When it comes to the presidency, on the other hand, Americans still display king (and, lately, queen) envy. Even though George Washington refused to be made King George we still have one of the most powerful presidential posts in the world (excluding president-dictators, though lately the line has blurred). It is all about personality and not at all about substance. This explains why people who watched a famous JFK-Nixon debate on television preferred Kennedy, while those who listened on the radio thought Nixon did better. I hated the bastard (Nixon), but the difference, I’m afraid, was due to the good looks of JFK and the all-too-visible sweat on Nixon’s face, not to the substance or even the rhetorical style of what either was saying. And so we keep having presidential election after presidential election where both the media and the public are hypnotized by how tough, likable, kissable, drinkable or whatever, a candidate is, almost regardless of what he (or she) is planning to do once elected.

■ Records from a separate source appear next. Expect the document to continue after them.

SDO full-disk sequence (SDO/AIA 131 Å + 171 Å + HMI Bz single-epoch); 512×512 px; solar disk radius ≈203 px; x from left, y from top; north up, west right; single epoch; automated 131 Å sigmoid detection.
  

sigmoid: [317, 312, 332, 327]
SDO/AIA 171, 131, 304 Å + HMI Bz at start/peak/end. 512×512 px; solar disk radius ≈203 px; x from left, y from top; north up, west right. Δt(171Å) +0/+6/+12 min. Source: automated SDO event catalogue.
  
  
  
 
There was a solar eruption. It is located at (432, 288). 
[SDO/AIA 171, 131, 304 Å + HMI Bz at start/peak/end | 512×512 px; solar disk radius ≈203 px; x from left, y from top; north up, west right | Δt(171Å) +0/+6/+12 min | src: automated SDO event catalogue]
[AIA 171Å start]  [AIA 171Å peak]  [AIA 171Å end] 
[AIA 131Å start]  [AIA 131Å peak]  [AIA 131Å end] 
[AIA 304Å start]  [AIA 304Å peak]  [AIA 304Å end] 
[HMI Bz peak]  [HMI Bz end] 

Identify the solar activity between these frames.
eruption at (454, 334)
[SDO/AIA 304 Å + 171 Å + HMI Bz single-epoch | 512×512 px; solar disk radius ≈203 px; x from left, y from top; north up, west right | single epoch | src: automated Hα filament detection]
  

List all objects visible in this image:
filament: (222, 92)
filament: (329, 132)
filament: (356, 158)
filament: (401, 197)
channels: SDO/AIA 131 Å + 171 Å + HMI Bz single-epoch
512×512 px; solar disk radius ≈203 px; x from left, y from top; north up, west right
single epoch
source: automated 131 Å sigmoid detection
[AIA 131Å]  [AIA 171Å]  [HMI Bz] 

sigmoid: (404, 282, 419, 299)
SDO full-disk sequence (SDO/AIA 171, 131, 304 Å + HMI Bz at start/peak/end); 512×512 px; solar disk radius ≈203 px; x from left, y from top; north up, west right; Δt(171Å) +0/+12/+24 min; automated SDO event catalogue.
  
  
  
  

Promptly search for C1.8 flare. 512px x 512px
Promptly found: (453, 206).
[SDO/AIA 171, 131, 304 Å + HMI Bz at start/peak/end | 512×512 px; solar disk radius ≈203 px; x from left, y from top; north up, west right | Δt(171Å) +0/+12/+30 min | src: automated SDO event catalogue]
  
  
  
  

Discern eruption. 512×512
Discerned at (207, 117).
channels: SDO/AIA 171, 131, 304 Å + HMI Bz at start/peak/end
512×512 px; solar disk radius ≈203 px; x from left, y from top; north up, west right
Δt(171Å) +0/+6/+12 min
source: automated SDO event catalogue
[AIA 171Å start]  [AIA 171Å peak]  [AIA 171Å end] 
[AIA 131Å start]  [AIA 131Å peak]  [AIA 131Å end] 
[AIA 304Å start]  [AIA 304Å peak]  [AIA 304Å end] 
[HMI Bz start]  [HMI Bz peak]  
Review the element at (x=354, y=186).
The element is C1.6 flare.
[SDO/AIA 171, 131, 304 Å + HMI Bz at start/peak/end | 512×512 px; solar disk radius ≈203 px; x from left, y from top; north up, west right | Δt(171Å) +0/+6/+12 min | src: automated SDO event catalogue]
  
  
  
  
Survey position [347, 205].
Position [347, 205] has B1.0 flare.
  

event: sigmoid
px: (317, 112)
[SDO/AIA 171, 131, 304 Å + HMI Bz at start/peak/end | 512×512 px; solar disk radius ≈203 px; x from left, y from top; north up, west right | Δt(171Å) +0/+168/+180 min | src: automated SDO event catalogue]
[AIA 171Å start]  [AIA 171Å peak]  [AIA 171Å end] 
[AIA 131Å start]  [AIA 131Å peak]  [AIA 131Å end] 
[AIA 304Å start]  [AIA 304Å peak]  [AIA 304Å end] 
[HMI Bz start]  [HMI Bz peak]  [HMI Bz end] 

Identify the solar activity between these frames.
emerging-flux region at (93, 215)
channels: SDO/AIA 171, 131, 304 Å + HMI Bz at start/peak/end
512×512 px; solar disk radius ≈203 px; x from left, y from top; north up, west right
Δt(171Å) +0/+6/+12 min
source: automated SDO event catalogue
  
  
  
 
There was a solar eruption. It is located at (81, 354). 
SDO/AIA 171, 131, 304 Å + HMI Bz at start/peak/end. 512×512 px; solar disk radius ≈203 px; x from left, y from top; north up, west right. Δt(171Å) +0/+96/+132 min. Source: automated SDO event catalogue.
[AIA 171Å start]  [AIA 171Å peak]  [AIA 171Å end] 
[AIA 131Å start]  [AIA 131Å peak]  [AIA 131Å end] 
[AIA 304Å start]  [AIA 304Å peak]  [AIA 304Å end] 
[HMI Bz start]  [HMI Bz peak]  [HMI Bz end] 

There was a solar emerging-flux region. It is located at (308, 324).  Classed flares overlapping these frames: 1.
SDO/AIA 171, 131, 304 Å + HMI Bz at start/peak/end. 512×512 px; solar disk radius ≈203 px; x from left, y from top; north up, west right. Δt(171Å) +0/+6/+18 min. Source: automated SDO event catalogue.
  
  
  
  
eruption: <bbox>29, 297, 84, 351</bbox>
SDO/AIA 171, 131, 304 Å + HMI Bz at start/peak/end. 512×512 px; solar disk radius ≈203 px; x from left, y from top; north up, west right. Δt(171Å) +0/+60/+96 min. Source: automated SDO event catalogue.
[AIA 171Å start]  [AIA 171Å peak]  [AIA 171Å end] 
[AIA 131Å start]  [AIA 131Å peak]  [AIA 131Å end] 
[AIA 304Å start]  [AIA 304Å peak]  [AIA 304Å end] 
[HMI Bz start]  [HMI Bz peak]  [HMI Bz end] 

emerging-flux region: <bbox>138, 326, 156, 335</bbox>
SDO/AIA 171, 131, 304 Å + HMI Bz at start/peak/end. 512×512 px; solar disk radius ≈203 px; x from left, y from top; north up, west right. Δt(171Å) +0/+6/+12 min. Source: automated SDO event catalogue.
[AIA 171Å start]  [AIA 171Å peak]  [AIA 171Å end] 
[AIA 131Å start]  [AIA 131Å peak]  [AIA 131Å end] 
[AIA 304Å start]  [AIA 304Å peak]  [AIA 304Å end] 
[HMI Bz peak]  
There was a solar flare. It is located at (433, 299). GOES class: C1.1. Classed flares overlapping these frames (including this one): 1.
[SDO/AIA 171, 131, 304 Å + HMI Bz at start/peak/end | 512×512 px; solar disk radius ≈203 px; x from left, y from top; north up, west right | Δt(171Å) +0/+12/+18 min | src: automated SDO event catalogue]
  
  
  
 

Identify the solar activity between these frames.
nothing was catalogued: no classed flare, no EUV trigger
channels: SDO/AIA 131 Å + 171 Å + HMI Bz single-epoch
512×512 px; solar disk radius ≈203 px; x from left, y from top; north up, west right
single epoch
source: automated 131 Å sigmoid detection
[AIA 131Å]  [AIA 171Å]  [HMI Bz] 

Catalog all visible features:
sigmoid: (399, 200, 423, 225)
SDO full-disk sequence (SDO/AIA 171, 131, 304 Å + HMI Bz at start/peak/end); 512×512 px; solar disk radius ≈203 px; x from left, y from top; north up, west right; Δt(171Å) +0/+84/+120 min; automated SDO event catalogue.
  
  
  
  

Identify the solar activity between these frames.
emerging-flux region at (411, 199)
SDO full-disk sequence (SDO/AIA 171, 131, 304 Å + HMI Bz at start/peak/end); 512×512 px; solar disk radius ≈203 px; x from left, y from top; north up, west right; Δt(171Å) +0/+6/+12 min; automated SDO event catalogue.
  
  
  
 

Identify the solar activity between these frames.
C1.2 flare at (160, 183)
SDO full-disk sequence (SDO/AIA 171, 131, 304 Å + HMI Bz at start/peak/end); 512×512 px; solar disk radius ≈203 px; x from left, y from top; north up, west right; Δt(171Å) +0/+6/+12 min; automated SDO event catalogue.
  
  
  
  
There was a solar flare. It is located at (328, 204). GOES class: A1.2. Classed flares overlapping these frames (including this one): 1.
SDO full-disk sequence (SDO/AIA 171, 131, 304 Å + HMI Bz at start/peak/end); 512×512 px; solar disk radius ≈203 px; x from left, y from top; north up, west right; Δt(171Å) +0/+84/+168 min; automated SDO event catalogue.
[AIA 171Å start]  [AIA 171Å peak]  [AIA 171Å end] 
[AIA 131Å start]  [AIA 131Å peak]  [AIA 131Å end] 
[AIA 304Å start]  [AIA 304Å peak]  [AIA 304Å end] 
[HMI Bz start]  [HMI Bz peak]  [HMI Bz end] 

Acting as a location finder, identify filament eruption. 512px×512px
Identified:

Hence my modest proposal: let’s get rid of the presidency altogether! Switch to a parliamentary system with a prime minister who is picked by the majority party, even better if coupled with a “shadow government” on the style of the British one. Prime ministers come and go much more easily (and therefore they are bound to do much less damage), the cult of personality is contained, and a parliament is more responsive to the will and interests of the people. It’s time to end once and for all America’s love affair with the idea of the quasi-king commander in chief who can unilaterally declare wars, willfully ignore the law, and blatantly lie to the public -- as long as he is charming enough. Down with the presidency, long live the republic!